Selected text:
☆ ☆ ☆

Covers Chaos Engineering on Kubernetes using Litmus Chaos v3 (CNCF graduated) and Chaos Mesh v2 (CNCF incubating). Both tools use Kubernetes CRDs for experiment definition and are GitOps-compatible.

Litmus Chaos vs Chaos Mesh — Decision Matrix

Scenario	Tool	Reason
General pod/node fault injection	Litmus Chaos	CNCF graduated, ChaosCenter UI, broad scaler support
Fine-grained network partitions	Chaos Mesh	NetworkChaos CRD supports bandwidth/latency/loss/partition
GitOps-driven scheduled experiments	Either	Both support CRD-based schedules
Already running Chaos Mesh	Chaos Mesh	No migration cost
New installation, no preference	Litmus Chaos	Larger community, more built-in experiments

Installing Litmus Chaos v3

helm repo add litmuschaos https://litmuschaos.github.io/litmus-helm/
helm repo update

helm upgrade --install chaos litmuschaos/litmus \
  --namespace litmus \
  --create-namespace \
  --version 3.9.0 \
  -f examples/chaos/litmus-install-values.yaml

Verify:

kubectl get pods -n litmus
# Expected: chaos-operator, chaos-exporter, workflow-controller all Running

Installing Chaos Mesh v2

helm repo add chaos-mesh https://charts.chaos-mesh.org
helm repo update

helm upgrade --install chaos-mesh chaos-mesh/chaos-mesh \
  --namespace chaos-mesh \
  --create-namespace \
  --version 2.7.0 \
  -f examples/chaos/chaos-mesh-install-values.yaml

Verify:

kubectl get pods -n chaos-mesh
# Expected: chaos-controller-manager, chaos-daemon (DaemonSet), chaos-dashboard all Running

Fault Taxonomy

Pod faults

Fault	Litmus	Chaos Mesh
Delete a pod	`pod-delete` ChaosExperiment	`PodChaos` action: `pod-kill`
CPU stress in container	`pod-cpu-hog`	`StressChaos` stressors.cpu
Memory stress in container	`pod-memory-hog`	`StressChaos` stressors.memory
Kill container (not pod)	`container-kill`	`PodChaos` action: `container-kill`

Node faults

Fault	Litmus	Chaos Mesh
Drain node	`node-drain`	not built-in (use Litmus)

☆ ☆ ☆

The tasks:
a – Say whether each statement agrees with the Kubernetes chaos engineering guide: (i) Chaos Mesh is the tool recommended for fine-grained network partitions; (ii) Chaos Mesh has node drain built in; (iii) the Litmus Chaos installation pins version 2.7.0. Answer each with yes or no and quote the guide's deciding words.
b – Extend the Kubernetes chaos engineering guide, starting after its last line.

Data entries
☆ ☆ ☆

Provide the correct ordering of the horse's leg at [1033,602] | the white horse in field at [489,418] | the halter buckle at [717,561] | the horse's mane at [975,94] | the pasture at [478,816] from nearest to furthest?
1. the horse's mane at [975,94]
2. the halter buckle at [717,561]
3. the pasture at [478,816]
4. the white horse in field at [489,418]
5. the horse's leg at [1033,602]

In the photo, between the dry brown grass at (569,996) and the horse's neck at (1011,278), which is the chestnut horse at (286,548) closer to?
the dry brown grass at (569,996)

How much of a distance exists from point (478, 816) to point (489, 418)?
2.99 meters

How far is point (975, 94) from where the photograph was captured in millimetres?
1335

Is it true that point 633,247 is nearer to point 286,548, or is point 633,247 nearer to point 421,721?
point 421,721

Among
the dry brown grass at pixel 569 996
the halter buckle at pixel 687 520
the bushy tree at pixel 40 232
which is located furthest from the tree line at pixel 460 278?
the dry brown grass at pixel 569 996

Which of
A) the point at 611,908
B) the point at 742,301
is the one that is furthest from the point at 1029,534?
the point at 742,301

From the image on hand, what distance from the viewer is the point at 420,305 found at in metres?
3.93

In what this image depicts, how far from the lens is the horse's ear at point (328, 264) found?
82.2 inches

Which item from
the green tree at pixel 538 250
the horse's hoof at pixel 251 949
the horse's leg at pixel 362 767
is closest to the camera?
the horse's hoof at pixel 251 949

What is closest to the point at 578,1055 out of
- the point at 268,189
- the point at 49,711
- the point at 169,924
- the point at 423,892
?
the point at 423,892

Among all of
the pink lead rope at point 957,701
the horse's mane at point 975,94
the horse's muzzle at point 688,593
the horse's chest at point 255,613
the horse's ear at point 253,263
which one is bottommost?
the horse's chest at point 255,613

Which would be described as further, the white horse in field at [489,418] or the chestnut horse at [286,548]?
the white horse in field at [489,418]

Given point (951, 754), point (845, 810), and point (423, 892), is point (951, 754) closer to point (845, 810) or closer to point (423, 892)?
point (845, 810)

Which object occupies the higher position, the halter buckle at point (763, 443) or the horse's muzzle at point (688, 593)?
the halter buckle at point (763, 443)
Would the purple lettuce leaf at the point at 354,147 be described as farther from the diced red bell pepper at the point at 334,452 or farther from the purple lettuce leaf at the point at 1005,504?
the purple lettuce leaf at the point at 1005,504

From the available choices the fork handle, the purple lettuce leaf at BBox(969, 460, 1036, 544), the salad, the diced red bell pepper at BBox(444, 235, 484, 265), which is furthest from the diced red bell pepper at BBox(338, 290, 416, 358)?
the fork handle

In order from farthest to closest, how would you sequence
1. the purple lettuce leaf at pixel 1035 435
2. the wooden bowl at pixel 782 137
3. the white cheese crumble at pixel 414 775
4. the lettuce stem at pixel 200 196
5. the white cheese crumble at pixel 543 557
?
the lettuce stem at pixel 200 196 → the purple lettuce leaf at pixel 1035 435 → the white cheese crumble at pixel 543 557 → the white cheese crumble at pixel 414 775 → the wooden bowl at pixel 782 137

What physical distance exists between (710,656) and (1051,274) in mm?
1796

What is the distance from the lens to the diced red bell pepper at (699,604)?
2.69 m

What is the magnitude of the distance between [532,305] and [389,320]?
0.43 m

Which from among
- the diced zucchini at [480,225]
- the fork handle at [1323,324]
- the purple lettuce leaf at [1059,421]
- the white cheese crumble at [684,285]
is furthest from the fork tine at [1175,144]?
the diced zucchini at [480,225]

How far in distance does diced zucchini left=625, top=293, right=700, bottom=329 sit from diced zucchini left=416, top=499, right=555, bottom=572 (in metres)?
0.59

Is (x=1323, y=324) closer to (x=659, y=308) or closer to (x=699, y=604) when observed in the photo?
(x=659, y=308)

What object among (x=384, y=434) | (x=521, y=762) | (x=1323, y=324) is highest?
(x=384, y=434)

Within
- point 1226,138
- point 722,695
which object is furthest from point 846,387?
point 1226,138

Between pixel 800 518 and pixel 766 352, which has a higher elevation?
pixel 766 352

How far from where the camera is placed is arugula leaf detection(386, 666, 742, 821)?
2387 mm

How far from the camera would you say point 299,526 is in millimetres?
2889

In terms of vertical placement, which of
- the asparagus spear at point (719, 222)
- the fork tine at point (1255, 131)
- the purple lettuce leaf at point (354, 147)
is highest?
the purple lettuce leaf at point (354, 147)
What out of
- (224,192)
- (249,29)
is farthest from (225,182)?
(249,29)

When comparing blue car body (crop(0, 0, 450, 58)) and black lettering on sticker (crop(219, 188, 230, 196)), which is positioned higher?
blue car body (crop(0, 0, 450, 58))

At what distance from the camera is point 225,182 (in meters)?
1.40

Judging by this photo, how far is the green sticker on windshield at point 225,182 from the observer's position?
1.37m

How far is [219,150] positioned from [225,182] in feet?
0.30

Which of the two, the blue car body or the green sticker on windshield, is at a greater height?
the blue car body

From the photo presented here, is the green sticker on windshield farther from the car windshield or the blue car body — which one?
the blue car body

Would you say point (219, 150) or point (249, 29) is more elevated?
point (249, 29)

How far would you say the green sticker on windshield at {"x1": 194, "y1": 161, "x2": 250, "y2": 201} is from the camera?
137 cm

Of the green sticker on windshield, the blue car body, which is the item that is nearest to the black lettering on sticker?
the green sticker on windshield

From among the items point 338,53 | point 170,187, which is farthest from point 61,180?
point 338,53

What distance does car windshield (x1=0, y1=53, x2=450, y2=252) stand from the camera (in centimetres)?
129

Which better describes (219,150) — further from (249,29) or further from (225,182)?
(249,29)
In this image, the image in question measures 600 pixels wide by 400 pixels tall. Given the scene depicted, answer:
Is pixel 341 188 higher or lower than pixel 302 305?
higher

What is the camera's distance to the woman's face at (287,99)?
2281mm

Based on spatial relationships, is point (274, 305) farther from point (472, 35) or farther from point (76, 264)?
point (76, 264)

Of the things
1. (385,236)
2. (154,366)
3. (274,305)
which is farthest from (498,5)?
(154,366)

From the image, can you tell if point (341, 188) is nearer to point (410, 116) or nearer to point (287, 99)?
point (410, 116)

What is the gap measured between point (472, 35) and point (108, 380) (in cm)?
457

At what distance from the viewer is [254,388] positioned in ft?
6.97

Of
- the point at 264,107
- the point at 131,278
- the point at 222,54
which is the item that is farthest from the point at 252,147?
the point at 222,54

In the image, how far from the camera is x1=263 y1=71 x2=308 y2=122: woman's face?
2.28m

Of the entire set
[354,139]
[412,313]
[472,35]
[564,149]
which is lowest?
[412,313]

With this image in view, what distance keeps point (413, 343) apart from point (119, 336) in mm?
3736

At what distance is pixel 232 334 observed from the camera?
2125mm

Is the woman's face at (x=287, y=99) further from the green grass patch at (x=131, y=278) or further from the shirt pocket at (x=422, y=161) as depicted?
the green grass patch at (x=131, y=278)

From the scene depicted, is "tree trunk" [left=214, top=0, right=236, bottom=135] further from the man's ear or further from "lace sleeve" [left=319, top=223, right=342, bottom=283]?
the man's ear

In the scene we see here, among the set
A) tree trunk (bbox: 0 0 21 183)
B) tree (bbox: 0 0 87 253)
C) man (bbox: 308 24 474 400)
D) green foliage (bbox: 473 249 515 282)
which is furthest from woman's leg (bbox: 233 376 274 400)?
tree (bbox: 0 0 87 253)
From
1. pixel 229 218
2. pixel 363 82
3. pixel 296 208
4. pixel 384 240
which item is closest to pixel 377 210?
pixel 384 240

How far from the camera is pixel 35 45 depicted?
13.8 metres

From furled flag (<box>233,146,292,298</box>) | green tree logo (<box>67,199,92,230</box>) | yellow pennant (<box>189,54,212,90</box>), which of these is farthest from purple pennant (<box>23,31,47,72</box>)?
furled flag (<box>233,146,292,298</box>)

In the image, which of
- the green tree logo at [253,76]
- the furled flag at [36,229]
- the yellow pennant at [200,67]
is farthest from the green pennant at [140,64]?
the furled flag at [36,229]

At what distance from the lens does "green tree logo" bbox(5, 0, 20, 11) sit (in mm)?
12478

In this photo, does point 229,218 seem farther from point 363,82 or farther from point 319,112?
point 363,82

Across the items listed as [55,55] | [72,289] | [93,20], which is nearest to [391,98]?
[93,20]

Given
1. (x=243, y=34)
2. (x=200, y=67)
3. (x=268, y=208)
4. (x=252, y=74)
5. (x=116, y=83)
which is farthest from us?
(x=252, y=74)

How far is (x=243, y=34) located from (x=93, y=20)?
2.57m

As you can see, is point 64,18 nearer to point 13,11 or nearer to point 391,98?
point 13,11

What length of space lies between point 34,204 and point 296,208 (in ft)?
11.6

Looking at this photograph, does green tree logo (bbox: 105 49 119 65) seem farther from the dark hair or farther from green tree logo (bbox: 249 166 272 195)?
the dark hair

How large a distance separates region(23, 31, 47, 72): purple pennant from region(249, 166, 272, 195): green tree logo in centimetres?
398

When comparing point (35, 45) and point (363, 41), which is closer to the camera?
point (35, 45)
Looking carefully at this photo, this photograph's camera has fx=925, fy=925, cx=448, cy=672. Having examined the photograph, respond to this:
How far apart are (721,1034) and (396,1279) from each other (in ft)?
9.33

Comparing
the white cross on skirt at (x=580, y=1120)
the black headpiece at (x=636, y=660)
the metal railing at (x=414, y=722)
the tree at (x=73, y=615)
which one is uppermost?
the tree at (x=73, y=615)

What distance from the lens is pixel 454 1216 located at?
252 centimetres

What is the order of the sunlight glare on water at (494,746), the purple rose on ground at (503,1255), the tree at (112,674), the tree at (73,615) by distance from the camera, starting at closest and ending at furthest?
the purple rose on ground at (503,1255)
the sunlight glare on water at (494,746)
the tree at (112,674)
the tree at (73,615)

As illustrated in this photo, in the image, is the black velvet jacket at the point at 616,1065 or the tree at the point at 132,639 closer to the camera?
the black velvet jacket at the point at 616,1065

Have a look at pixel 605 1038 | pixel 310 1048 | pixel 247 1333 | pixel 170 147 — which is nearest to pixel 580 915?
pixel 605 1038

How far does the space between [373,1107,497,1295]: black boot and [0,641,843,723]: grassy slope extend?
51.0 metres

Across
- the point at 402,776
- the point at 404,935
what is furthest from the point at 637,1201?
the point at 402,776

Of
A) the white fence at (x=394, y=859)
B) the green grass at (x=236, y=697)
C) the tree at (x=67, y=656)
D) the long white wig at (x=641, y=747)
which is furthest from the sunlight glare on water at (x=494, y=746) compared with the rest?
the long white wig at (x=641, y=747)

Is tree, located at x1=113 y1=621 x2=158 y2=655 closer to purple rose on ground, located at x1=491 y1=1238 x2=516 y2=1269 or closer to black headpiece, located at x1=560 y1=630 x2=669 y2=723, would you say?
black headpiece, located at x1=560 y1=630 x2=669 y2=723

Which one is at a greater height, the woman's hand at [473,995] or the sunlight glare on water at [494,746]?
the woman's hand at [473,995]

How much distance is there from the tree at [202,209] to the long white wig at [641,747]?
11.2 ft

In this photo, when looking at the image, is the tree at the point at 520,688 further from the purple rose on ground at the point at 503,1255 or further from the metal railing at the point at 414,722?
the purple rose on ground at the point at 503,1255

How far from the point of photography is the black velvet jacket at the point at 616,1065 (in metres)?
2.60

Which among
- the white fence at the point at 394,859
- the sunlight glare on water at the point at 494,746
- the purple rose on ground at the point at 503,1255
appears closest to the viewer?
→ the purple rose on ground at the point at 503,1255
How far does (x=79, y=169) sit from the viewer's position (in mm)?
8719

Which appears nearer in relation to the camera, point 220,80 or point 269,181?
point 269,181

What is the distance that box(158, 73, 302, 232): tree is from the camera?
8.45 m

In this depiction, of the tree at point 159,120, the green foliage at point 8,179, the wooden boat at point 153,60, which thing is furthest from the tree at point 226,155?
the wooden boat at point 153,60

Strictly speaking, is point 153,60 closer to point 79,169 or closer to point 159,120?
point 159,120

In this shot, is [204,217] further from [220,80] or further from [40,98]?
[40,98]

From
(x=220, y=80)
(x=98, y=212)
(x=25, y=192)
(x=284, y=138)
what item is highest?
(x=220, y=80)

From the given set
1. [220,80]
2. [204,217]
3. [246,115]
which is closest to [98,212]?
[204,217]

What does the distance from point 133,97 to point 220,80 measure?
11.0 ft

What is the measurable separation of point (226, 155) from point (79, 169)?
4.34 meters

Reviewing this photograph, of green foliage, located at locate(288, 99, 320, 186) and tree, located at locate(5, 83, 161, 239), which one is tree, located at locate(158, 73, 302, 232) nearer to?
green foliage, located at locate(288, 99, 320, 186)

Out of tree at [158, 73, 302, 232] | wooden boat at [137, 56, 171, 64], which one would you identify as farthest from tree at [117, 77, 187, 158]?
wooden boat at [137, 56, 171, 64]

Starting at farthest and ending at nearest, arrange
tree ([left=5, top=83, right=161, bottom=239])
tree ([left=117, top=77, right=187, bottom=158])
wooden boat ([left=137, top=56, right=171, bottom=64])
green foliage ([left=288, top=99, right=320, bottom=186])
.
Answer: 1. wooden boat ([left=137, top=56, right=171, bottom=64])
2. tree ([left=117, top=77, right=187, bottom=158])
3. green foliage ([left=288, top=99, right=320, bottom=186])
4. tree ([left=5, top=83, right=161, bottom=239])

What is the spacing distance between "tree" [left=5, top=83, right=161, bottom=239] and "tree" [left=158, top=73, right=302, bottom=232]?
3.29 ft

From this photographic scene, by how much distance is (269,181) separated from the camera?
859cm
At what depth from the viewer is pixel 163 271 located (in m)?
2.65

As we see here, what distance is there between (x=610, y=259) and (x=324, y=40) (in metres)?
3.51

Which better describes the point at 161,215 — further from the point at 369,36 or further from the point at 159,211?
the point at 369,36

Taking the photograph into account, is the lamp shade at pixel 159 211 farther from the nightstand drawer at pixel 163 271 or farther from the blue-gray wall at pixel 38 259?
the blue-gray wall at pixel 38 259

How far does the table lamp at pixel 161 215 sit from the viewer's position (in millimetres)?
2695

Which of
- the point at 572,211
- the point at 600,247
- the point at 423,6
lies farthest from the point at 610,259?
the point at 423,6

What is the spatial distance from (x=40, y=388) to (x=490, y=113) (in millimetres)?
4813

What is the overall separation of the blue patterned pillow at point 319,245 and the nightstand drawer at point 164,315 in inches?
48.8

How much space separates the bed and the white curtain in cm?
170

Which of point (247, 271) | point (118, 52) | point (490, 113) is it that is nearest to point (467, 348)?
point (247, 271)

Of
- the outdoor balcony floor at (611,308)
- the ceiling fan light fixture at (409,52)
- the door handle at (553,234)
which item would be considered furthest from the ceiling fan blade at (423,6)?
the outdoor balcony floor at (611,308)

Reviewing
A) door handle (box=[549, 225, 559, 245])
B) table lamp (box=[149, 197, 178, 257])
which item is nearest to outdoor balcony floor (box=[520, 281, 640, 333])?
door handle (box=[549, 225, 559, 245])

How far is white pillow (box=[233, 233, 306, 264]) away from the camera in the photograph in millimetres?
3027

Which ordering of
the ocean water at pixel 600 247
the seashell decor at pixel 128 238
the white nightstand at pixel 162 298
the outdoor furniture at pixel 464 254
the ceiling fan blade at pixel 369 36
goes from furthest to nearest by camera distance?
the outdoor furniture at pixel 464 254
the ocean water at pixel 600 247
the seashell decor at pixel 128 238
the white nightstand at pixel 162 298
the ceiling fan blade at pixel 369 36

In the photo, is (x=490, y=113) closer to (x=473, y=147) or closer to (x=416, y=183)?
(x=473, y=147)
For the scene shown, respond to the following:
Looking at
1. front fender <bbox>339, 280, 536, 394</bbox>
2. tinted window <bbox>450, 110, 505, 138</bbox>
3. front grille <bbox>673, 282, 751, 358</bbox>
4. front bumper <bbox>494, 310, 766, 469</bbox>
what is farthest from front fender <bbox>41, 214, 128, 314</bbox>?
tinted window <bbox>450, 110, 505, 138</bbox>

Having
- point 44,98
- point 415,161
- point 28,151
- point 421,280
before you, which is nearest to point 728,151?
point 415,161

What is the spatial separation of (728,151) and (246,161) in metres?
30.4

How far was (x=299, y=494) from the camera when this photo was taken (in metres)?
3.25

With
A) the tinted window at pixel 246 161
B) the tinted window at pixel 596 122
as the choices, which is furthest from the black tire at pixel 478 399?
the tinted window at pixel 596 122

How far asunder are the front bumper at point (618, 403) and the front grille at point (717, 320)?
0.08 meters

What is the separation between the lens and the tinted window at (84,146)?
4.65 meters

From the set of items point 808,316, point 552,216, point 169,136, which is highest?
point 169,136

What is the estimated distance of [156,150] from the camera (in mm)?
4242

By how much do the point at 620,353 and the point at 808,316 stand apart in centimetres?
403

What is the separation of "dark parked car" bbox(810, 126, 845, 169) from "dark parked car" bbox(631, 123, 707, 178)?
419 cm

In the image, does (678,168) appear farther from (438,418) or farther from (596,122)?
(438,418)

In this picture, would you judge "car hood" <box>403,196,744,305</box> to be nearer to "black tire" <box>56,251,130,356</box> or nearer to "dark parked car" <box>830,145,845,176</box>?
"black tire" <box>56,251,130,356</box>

☆ ☆ ☆

Expected answers:
a –
(i) Yes: "NetworkChaos CRD supports bandwidth/latency/loss/partition"
(ii) No: "not built-in (use Litmus)"
(iii) No: "--version 3.9.0"

b –
CPU stress on node	`node-cpu-hog`	`StressChaos` with node selector
Memory stress on node	`node-memory-hog`	`StressChaos` with node selector

Node faults require privileged access. Never run node faults on control-plane nodes or without a maintenance window.

Network faults

Fault	Litmus	Chaos Mesh
Packet loss	`pod-network-loss`	`NetworkChaos` action: loss
Latency injection	`pod-network-latency`	`NetworkChaos` action: delay
Packet corruption	`pod-network-corruption`	`NetworkChaos` action: corrupt
Network partition	not built-in	`NetworkChaos` action: partition

Stress / I/O faults

Fault	Tool
Disk fill	Litmus `disk-fill`
I/O chaos (latency/error on disk ops)	Chaos Mesh `IOChaos`

Steady-State Hypothesis

Required before every experiment. A steady-state hypothesis defines what "the system is healthy" means in measurable terms. Without it, chaos is just destructive noise.

# In a Litmus ChaosEngine probe:
probe:
- name: check-api-availability
  type: httpProbe
  httpProbe/inputs:
    url: http://my-service.my-namespace.svc.cluster.local/healthz
    insecureSkipVerify: false
    method:
      get:
        criteria: ==
        responseCode: "200"
  mode: Continuous
  runProperties:
    probeTimeout: 5000
    interval: 2000
    attempt: 3
    probePollingInterval: 2000

# Or a Prometheus-based probe:
- name: check-error-rate
  type: promProbe
  promProbe/inputs:
    endpoint: http://prometheus.monitoring.svc.cluster.local:9090
    query: (rate(http_requests_total{status=~"5.."}[1m]) < bool 0.01)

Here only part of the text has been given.